DIRECTIONS FOR THIS TASK> Look through the data below for the line with "New Zealand, site" and the line with "common name: mouse", then output those two and all lines in between, exactly as written.

Collected data entries>
::::
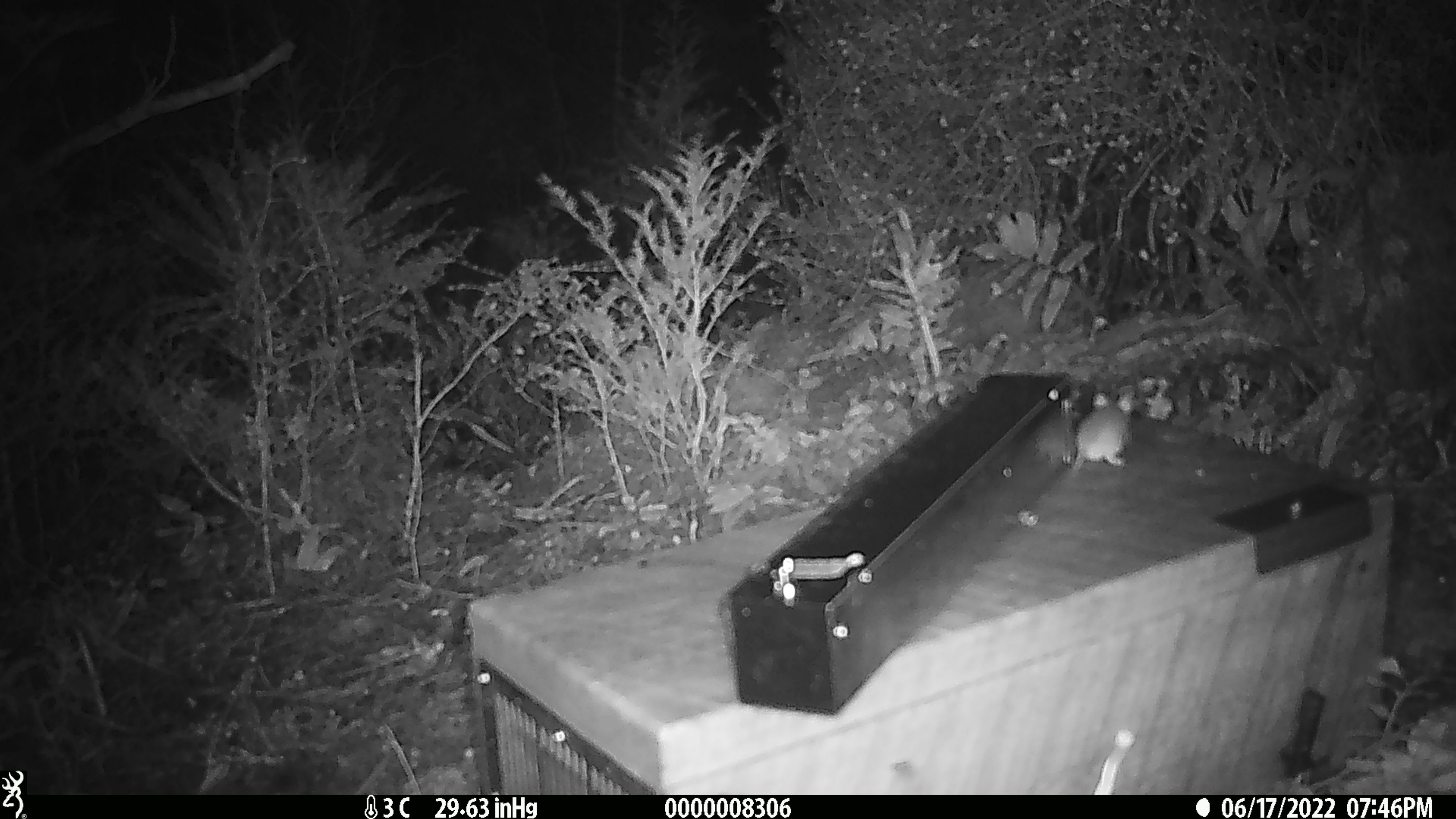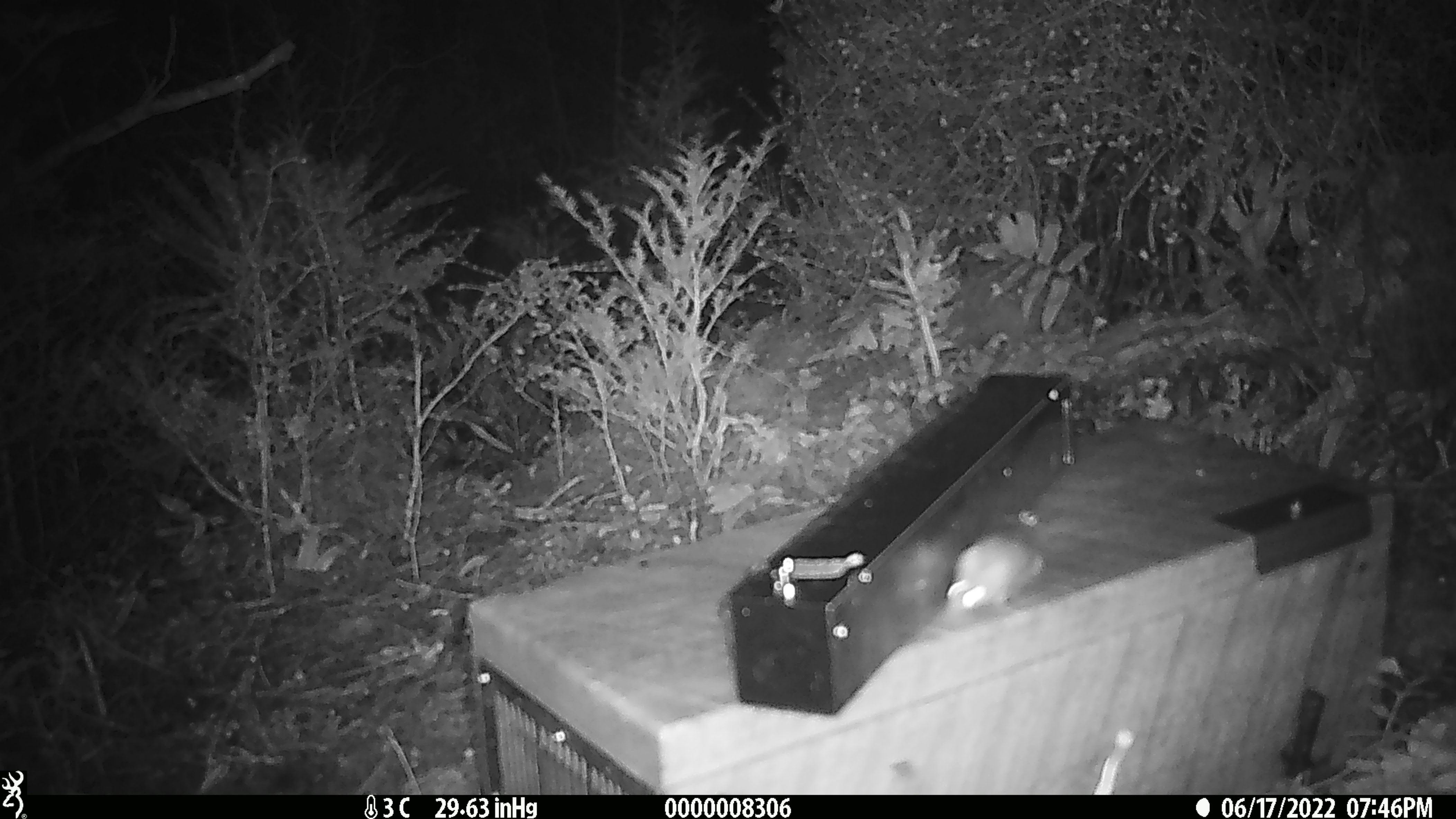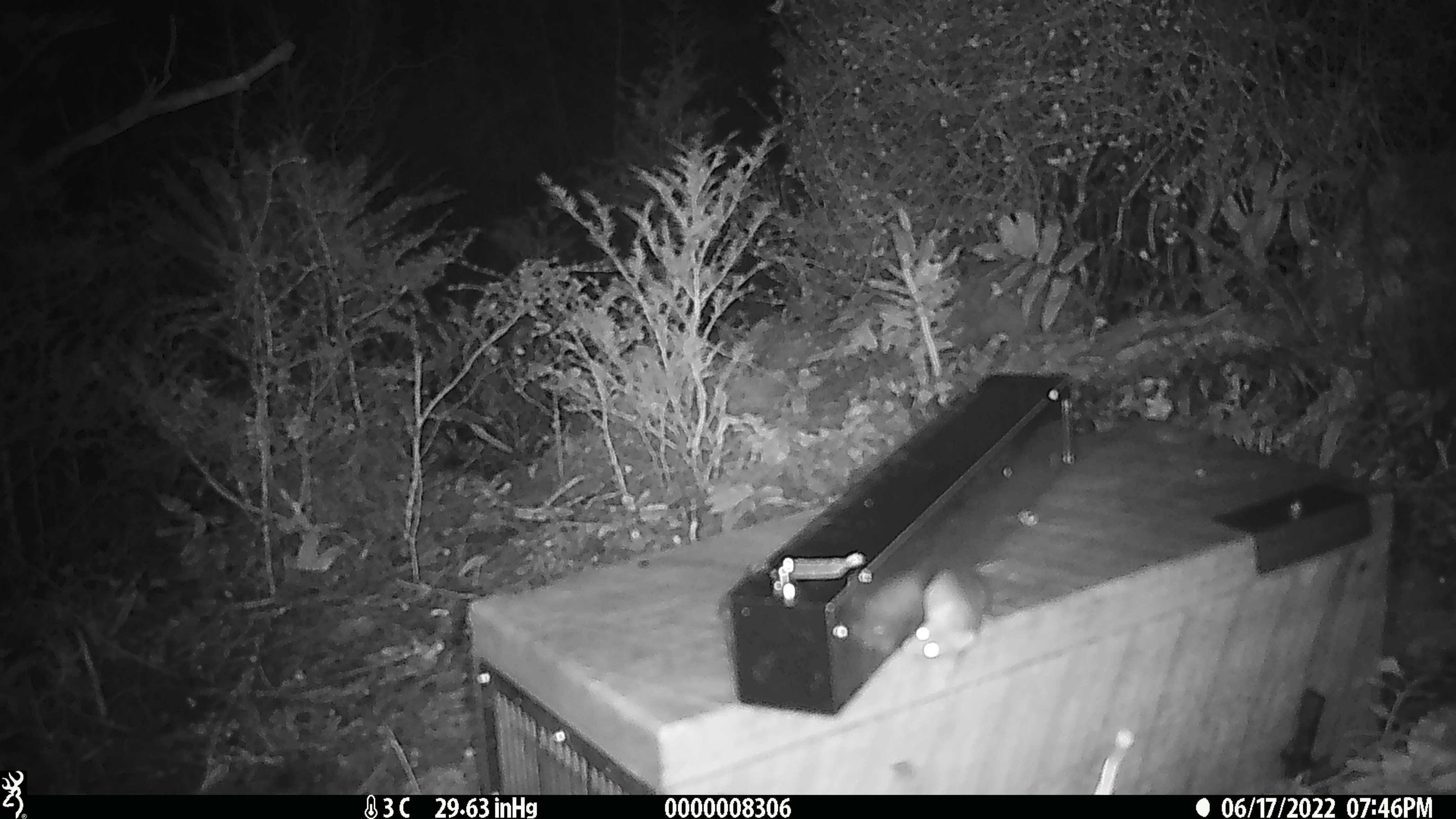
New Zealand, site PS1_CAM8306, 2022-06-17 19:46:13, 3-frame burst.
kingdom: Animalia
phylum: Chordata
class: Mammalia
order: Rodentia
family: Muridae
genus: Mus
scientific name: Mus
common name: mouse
::::
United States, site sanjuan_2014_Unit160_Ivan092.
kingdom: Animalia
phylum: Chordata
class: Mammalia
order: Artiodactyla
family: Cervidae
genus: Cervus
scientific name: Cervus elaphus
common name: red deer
::::
ANSWER TO THIS TASK>
New Zealand, site PS1_CAM8306, 2022-06-17 19:46:13, 3-frame burst.
kingdom: Animalia
phylum: Chordata
class: Mammalia
order: Rodentia
family: Muridae
genus: Mus
scientific name: Mus
common name: mouse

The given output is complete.